SOURCE PASSAGE
»»

A corporation is an artificial being created by operation of law, having the right of succession and the powers, attributes and properties expressly authorized by law or incident to its existence. Legally, corporation are typically regarded as independent from those who work in them, manage them, invest in them, or receive products or services from them and separate legal entities in their own right. A corporation, being a creature of law, “owes its life to the state, its birth being purely dependent on its will,” it is “a creature without any existence until it has received the imprimatur of the state acting according to law.”  It will have no rights and privileges of a higher priority than that of its creator and cannot legitimately refuse to yield obedience to acts of its state organs. A corporation is an artificial legal entity, typically chartered by a state and formed in order to operate a business. The existence of a corporation requires a special legal framework and body of law that specifically grants the corporation legal personality, and typically views a corporation as a fictional person, a legal person, or a moral person. Corporate statutes typically empower corporations to own property, sign binding contracts, and pay taxes in a capacity separate from that of its shareholders.

A Corporation:

The word “corporation” derives from corpus, the Latin word for body, or a “body of people.”. A fictitious legal entity/person which has rights and duties independent of the rights and duties of real persons and which is legally authorized to act in its own name through duly appointed agents. It is owned by shareholders.

Corporations can exercise human rights against real individuals and the state.[1] They can themselves be responsible for human rights violations.[2] Corporations are conceptually immortal but they can “die” when they are “dissolved” either by statutory operation, order of court, or voluntary action on the part of shareholders. Insolvency may result in a form of corporate ‘death’, when creditors force the liquidation and dissolution of the corporation under court order,[3]but it most often results in a restructuring of corporate holdings.   Corporations can even be convicted of criminal offences, such as fraud and manslaughter.

A corporation has four (4) attributes:

(1)      It is an artificial being;

(2)      Created by operation of law;

(3)      With right of succession;

(4)      Has the powers, attributes, and properties as expressly authorized by law or incident to its existence.

To differentiate it from a partnership, a corporation should be defined as a legal and contractual mechanism for creating and operating a business for profit, using capital from investors that will be managed on their behalf by directors and officers. To lawyers, however, the classic definition is Chief Justice John Marshall’s 1819 remark that –

A corporation is an artificial being, invisible, intangible, and existing only in contemplation of law.”Corporations are easier to create than to understand. Because corporations arose as an alternative to partnerships, they can best be understood by comparing these competing organizational structures.

According to Lord Chancellor Haldane,

A corporation is an abstraction. It has no mind of its own any more than it has a body of its own; its active and directing will must consequently be sought in the person of somebody who is really the directing mind and will of the corporation, the very ego and centre of the personality of the corporation.

The Roles within a Corporate Entity-Every legal corporate entity consists of three main parties: officers, directors, and shareholders. The officers are responsible for watching over a company’s operations. For example, the Treasurer oversees the finances, the Secretary is responsible for keeping records of the business, and the President provides strategic direction for the company.

««

EXERCISES TO COMPLETE
**1.** Sum up the passage on corporations in two sentences.
**2.** Write the next part of the passage on corporations, picking up right after its last sentence.

DATA ROWS
»»

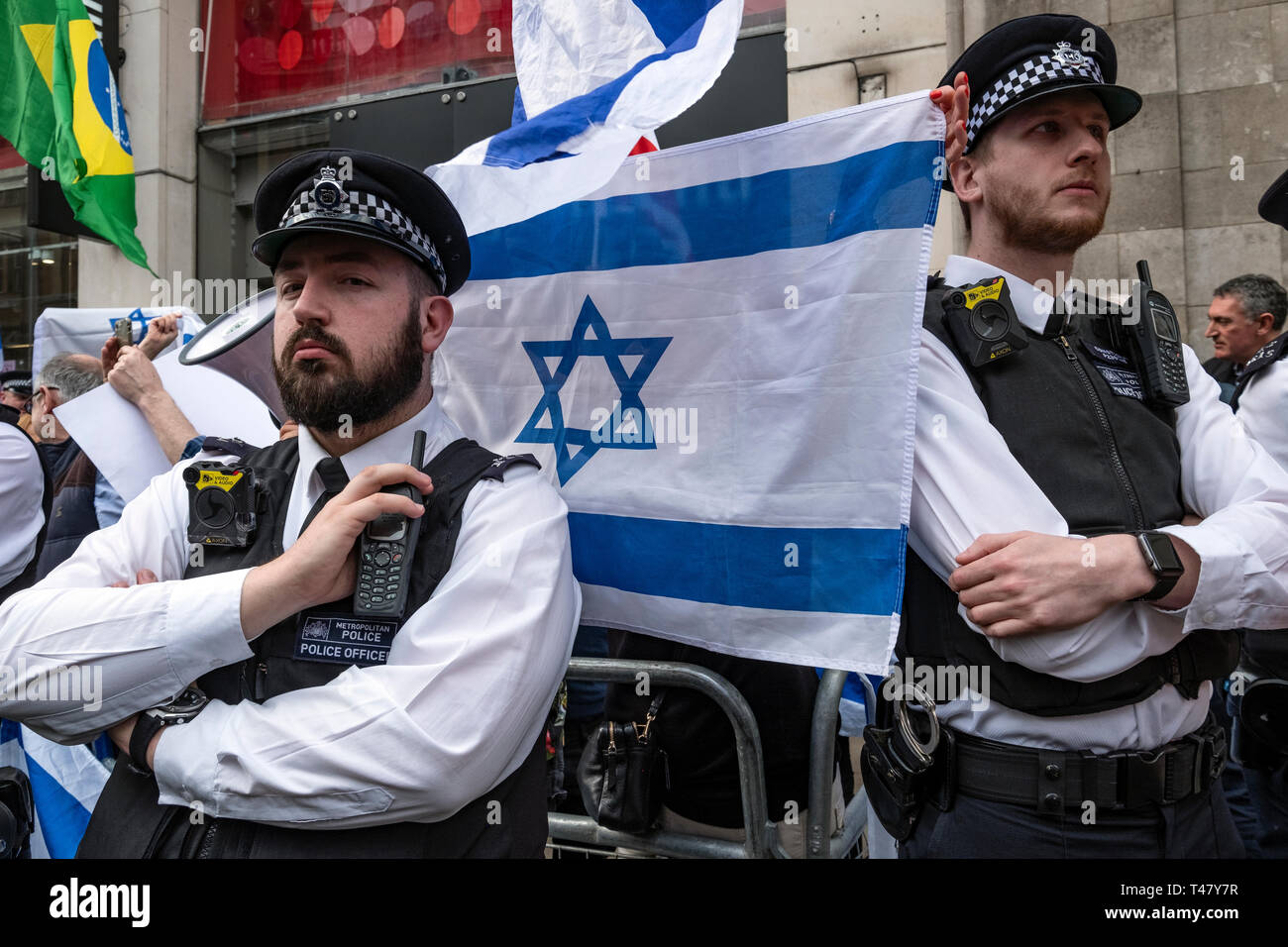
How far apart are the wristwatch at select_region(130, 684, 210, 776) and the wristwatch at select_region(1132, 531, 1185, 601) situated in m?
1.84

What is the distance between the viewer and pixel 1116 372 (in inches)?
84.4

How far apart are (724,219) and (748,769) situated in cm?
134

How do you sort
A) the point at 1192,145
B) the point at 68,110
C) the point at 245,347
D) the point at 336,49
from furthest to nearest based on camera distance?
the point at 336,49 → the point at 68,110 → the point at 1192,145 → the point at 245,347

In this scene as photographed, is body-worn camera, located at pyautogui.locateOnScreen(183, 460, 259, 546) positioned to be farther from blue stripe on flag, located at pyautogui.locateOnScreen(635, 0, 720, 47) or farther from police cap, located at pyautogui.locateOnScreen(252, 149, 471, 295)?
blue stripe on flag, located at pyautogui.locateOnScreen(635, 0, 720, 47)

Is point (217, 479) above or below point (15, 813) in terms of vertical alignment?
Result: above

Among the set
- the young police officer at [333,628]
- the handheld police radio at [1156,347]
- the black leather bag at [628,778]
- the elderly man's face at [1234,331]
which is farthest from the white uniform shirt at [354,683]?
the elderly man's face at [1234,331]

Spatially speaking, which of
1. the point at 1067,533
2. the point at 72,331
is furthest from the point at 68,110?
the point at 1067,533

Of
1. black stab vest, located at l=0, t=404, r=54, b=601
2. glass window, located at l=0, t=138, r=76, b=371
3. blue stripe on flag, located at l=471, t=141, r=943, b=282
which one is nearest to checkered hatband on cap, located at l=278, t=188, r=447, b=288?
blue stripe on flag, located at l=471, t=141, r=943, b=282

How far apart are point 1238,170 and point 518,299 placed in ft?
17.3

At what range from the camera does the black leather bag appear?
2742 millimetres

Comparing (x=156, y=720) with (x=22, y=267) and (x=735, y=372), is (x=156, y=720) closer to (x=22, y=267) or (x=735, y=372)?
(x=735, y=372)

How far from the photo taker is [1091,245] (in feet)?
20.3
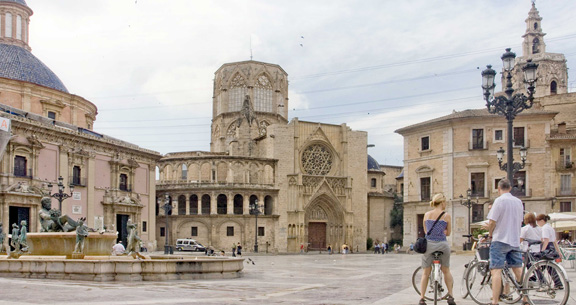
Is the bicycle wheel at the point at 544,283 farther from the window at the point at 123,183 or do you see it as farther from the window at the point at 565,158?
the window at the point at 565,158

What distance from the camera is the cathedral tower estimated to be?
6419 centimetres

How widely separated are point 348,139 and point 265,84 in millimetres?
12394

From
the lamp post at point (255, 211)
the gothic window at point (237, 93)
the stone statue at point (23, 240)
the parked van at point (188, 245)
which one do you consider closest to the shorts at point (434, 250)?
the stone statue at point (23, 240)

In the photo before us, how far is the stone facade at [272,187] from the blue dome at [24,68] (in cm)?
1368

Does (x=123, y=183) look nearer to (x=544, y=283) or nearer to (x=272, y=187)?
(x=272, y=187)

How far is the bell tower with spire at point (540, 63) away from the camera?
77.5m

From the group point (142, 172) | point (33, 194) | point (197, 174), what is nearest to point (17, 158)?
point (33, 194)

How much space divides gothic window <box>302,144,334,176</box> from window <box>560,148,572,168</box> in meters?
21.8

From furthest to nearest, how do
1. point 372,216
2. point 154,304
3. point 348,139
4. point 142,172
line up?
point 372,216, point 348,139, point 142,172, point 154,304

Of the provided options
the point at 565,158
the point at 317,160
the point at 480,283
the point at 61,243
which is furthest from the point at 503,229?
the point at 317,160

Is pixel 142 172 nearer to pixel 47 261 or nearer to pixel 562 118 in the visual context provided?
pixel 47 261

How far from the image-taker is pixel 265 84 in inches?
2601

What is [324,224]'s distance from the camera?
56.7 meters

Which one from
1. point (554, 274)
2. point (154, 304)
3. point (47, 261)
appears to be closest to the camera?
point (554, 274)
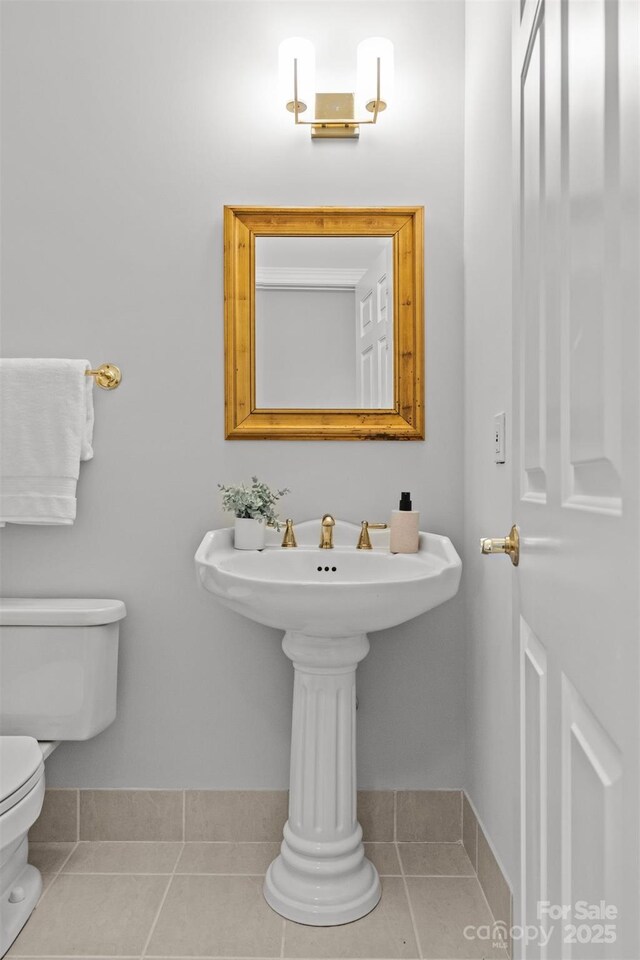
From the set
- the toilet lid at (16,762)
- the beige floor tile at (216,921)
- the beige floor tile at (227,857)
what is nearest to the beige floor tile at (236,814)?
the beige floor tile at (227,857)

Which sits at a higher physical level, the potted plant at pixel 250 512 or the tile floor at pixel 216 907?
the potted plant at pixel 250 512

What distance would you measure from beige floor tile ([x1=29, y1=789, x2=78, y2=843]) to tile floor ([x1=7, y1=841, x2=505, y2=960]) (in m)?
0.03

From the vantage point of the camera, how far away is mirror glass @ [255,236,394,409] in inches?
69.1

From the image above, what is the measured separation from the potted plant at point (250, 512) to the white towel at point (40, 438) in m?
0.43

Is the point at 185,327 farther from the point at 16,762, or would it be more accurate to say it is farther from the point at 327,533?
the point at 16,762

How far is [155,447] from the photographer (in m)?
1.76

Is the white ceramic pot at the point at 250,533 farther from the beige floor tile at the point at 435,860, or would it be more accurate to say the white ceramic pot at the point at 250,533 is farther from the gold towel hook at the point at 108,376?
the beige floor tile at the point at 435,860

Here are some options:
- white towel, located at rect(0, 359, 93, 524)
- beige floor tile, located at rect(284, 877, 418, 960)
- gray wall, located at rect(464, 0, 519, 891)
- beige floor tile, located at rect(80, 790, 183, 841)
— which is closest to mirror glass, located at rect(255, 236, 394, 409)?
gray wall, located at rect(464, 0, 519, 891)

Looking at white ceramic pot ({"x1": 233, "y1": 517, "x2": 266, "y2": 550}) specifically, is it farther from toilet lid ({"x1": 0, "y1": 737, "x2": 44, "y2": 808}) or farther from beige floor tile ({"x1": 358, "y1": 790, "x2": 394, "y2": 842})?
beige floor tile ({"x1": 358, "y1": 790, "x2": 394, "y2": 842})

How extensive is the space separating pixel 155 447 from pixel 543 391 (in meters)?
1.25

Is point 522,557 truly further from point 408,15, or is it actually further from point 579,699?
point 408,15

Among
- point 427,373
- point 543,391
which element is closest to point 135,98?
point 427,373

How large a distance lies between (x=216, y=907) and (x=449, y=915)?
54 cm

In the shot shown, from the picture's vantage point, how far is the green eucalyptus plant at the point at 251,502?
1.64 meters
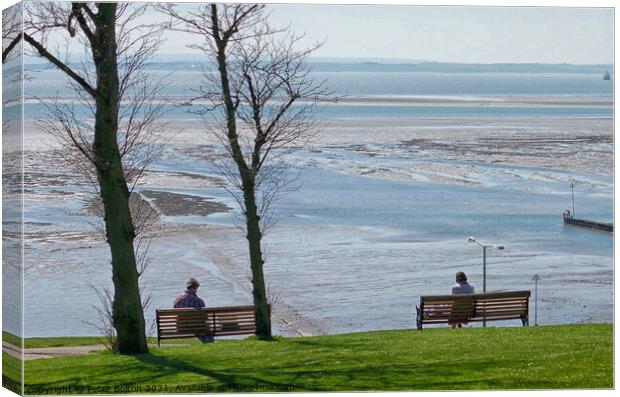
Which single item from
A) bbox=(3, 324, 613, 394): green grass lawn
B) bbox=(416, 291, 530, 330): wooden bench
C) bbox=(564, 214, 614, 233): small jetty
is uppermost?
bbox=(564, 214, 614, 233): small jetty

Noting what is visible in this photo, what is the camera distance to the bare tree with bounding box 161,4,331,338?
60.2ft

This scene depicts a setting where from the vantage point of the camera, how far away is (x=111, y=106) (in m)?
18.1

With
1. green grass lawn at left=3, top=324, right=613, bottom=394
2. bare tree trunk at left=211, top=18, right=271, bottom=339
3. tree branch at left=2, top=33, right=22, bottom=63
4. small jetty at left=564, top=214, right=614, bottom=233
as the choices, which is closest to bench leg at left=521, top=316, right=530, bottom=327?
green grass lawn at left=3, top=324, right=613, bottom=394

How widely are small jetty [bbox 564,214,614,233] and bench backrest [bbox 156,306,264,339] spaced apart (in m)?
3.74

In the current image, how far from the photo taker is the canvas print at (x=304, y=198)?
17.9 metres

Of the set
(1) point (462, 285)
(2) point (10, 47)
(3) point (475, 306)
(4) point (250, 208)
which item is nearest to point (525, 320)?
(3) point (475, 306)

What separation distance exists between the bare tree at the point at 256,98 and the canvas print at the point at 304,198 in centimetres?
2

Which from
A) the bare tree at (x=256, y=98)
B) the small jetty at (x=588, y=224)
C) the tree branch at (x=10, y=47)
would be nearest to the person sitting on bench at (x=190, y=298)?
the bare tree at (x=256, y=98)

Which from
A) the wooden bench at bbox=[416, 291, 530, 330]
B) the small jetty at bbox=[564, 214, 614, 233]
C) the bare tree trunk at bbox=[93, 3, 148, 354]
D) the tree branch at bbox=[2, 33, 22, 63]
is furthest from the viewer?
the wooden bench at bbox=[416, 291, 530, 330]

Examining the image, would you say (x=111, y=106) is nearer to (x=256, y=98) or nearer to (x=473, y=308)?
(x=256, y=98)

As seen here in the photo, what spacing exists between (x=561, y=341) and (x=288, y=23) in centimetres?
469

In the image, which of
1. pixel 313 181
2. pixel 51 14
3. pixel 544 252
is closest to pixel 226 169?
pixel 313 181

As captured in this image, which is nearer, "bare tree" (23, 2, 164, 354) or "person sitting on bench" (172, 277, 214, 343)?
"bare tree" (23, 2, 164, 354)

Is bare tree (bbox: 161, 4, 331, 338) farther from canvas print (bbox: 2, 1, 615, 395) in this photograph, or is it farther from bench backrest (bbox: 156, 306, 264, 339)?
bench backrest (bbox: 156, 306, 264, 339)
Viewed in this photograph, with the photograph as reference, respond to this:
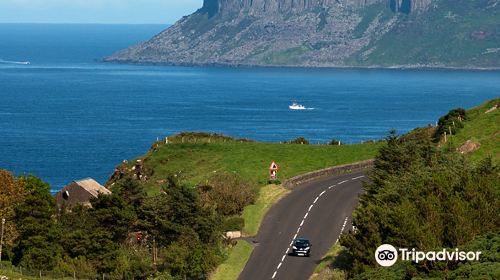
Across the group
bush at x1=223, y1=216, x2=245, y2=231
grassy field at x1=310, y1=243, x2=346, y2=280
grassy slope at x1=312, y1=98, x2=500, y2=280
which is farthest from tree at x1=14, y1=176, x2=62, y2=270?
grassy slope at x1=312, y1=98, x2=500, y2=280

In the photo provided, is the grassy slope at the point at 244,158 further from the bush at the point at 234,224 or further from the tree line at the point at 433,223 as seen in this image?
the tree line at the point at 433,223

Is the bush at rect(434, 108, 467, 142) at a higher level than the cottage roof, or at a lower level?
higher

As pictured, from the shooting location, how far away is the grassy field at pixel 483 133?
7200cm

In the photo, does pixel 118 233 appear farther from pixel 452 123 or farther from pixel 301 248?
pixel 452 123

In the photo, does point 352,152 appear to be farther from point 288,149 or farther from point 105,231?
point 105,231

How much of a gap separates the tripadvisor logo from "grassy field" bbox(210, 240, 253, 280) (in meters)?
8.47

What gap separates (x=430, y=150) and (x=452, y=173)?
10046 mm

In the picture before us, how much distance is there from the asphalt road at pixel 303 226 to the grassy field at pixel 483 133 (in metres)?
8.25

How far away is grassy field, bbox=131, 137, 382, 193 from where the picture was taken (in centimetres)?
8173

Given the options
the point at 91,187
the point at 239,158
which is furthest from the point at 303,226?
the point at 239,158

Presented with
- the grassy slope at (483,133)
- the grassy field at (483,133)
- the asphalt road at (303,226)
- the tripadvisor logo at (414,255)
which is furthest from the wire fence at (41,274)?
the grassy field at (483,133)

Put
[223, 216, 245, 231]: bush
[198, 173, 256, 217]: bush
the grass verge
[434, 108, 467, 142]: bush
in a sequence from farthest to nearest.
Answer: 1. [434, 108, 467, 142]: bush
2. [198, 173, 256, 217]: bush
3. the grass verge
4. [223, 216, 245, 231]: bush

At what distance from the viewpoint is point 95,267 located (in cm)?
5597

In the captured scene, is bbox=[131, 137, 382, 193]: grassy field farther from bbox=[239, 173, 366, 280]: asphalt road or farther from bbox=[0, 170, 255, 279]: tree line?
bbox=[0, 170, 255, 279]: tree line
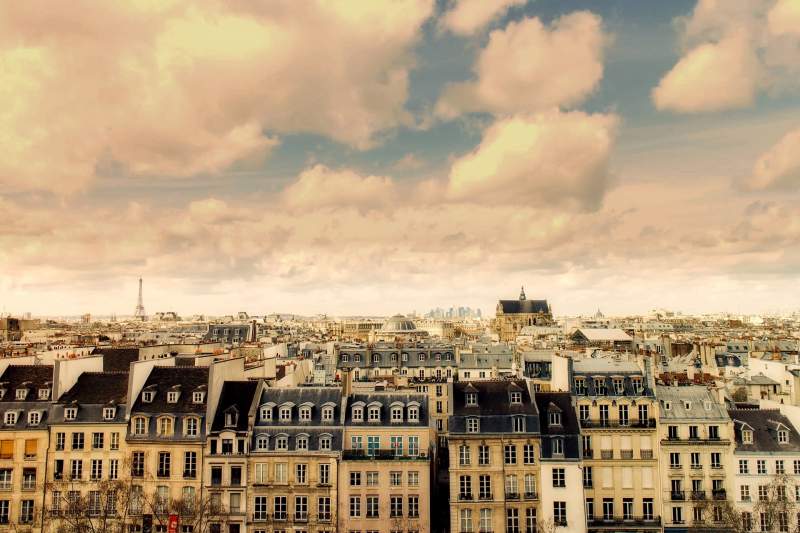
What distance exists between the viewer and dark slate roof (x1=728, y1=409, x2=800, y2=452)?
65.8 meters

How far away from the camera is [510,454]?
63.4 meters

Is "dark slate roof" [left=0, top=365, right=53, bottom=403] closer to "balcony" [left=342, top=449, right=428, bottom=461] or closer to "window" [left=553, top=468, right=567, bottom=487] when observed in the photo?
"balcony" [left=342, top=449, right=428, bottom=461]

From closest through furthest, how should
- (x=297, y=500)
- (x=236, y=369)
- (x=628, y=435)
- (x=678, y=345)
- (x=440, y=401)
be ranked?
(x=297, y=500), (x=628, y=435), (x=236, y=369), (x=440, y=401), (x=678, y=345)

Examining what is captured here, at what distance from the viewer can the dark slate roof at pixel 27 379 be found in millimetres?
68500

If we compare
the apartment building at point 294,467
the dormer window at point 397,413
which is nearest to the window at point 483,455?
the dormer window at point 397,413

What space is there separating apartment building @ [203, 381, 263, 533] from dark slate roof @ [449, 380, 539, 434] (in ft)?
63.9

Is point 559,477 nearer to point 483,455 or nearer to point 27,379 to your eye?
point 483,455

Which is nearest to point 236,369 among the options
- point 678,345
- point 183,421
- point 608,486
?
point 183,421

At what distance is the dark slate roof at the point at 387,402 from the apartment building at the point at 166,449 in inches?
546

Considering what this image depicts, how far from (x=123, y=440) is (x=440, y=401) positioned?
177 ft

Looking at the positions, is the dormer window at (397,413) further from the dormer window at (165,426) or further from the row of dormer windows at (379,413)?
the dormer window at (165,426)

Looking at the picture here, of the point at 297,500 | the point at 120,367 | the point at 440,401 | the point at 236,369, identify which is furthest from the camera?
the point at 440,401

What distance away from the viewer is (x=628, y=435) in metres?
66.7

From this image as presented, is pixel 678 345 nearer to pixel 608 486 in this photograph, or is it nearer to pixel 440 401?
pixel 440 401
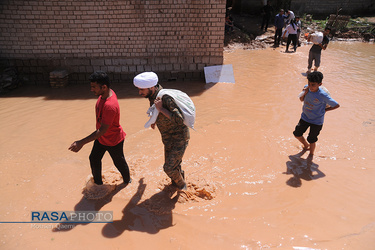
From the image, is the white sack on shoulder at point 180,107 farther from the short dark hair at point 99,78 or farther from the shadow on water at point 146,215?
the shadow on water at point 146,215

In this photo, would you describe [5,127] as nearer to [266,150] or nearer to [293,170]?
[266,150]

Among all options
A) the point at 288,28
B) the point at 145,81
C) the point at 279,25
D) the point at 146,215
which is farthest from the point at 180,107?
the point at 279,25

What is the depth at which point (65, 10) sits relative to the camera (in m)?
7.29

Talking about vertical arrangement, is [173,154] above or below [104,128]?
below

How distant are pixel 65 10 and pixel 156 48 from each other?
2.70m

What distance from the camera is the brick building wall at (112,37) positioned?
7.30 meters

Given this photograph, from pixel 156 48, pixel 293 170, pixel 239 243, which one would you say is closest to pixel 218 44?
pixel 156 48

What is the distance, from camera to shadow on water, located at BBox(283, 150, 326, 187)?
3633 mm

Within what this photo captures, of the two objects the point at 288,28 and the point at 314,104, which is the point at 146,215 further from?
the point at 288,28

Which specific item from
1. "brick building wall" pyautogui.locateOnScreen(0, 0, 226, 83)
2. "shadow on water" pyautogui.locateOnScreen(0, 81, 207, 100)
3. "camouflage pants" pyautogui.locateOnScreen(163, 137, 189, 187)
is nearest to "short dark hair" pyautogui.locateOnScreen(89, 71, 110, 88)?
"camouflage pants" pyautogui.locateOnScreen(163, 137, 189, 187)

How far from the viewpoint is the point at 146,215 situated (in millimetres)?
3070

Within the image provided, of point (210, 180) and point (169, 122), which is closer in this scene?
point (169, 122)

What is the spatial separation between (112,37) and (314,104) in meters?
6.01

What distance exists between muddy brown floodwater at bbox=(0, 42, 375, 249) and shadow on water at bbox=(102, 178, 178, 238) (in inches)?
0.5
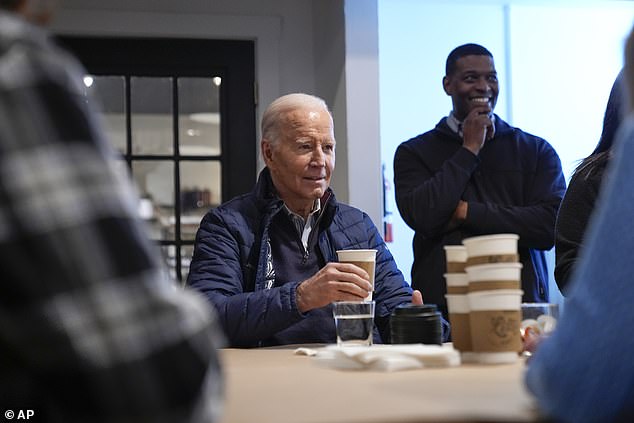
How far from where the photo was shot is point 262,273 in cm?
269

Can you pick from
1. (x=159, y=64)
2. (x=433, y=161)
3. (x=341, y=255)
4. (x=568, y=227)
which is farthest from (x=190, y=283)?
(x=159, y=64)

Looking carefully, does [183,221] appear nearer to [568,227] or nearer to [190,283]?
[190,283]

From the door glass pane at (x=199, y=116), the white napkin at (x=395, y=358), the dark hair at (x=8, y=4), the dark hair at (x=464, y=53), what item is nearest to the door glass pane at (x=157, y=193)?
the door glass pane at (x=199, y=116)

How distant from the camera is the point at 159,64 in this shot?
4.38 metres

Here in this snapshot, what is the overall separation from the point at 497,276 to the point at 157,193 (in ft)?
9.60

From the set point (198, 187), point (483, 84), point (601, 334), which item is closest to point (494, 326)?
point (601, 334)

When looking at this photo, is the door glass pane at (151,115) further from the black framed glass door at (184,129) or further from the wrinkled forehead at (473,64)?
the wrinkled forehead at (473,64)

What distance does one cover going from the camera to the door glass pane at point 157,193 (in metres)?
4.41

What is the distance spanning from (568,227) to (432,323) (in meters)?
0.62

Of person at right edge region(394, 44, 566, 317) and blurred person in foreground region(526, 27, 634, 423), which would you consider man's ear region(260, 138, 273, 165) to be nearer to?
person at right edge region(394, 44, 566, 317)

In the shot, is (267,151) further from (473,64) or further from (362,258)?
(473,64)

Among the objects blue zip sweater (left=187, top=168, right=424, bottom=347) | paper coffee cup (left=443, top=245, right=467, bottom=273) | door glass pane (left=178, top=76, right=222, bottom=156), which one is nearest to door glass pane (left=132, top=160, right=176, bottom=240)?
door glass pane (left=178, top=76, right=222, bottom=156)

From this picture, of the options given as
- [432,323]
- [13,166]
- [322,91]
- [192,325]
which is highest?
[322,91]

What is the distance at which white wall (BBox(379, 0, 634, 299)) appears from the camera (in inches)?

««

THE ANSWERS
**1.** A corporation is an artificial legal entity created by law, separate from the people who work in it, manage it, or invest in it, and empowered by statute to own property, sign contracts, and pay taxes on its own. It is owned by shareholders, can be dissolved or even convicted of crimes, and is made up of officers, directors, and shareholders.

**2.**
“A corporation is described to be a person in a political capacity created by the law, to endure in perpetual succession.” As the law of corporations was articulated by the Supreme Court under Chief Justice Marshall, over the first several decades of the new American state, emphasis fell, in a way which seems natural to us today, upon commercial corporations. Nonetheless, Wilson believed that, in all cases, corporations “should be erected with caution, and inspected with care.” The actions of corporations were clearly circumscribed: “To every corporation a name must be assigned; and by that name alone it can perform legal acts.”

Nowadays, corporations in most jurisdictions have a distinct name that does not need to make reference to their membership. In most countries, corporate names include a term or an abbreviation that denotes the corporate status of the entity (e.g. “Incorporated” or “Inc.” in the United States) or the limited liability of its members (e.g. “Limited” or “Ltd.”). These terms vary by jurisdiction and language.

Characteristics of corporations :

Nature of a corporation -A corporation is an artificial being, invisible, intangible, and existing only in contemplation of the law. Characteristics of corporation are-

  • Corporation may buy, own and sell or give away property in its own name like people
    can.
  • Owners of a corporation are called stockholders or shareholders because they own shares
    or stocks of a corporation.
  • Stockholders have limited liability.

Legally, corporations are typically regarded as independent from those who work in them, manage them, invest in them, or receive products or services from them. Although corporate law varies in different jurisdictions, there are some common characteristics of the business corporation.[4]

Formation:

Historically, corporations were created by a charter granted by government. Today, corporations are usually registered with the state, province, or national government and regulated by the laws enacted by that government. Registration is the main prerequisite to the corporation’s assumption of limited liability. The law sometimes requires the corporation to designate its principal address, as well as a registered agent (a person or company designated to receive legal service of process). It may also be required to designate an agent or other legal representative of the corporation.

Generally, a corporation files articles of incorporation with the government, laying out the general nature of the corporation, the amount of stock it is authorized to issue, and the names and addresses of directors. Once the articles are approved, the corporation’s directors meet to create bylaws that govern the internal functions of the corporation, such as meeting procedures and officer positions.

Steps in the formation of a corporation

– Mutual Agreement to perform certain acts required for organizing a corporation

1-    Organize and establish a corporation

2-    Comply with requirements of corporation code

3-    Contribute capital/resources

4-    Mode of use of capital/resource and control/management of capital/resource

5-    distribution/disposition of capital/resource.

The law of the jurisdiction in which a corporation operates will regulate most of its internal activities, as well as its finances. If a corporation operates outside its home state, it is often required to register with other governments as a foreign corporation, and is almost always subject to laws of its host state pertaining to employment, crimes, contracts, civil actions, and the like.

Types:

Most corporations are registered with the local jurisdiction as either a stock corporation or a non-stock corporation. Stock corporations sell stock to generate capital.

  • A stock corporation is generally a for-profit corporation.
  • A non-stock corporation does not have stockholders, but may have members who have voting rights in the corporation.

Jurisdictions separate corporations into for-profit and non-profit, as opposed to dividing into stock and non-stock.

  • Public corporations – corporations whose shares are sold to the public
  • Private (non public) corporations – corporations whose shares are owned by a small
    group of investors.

Several states also allow a variation of the corporation for use by professionals In some states, such as Georgia, these corporations are known as “professional corporations”.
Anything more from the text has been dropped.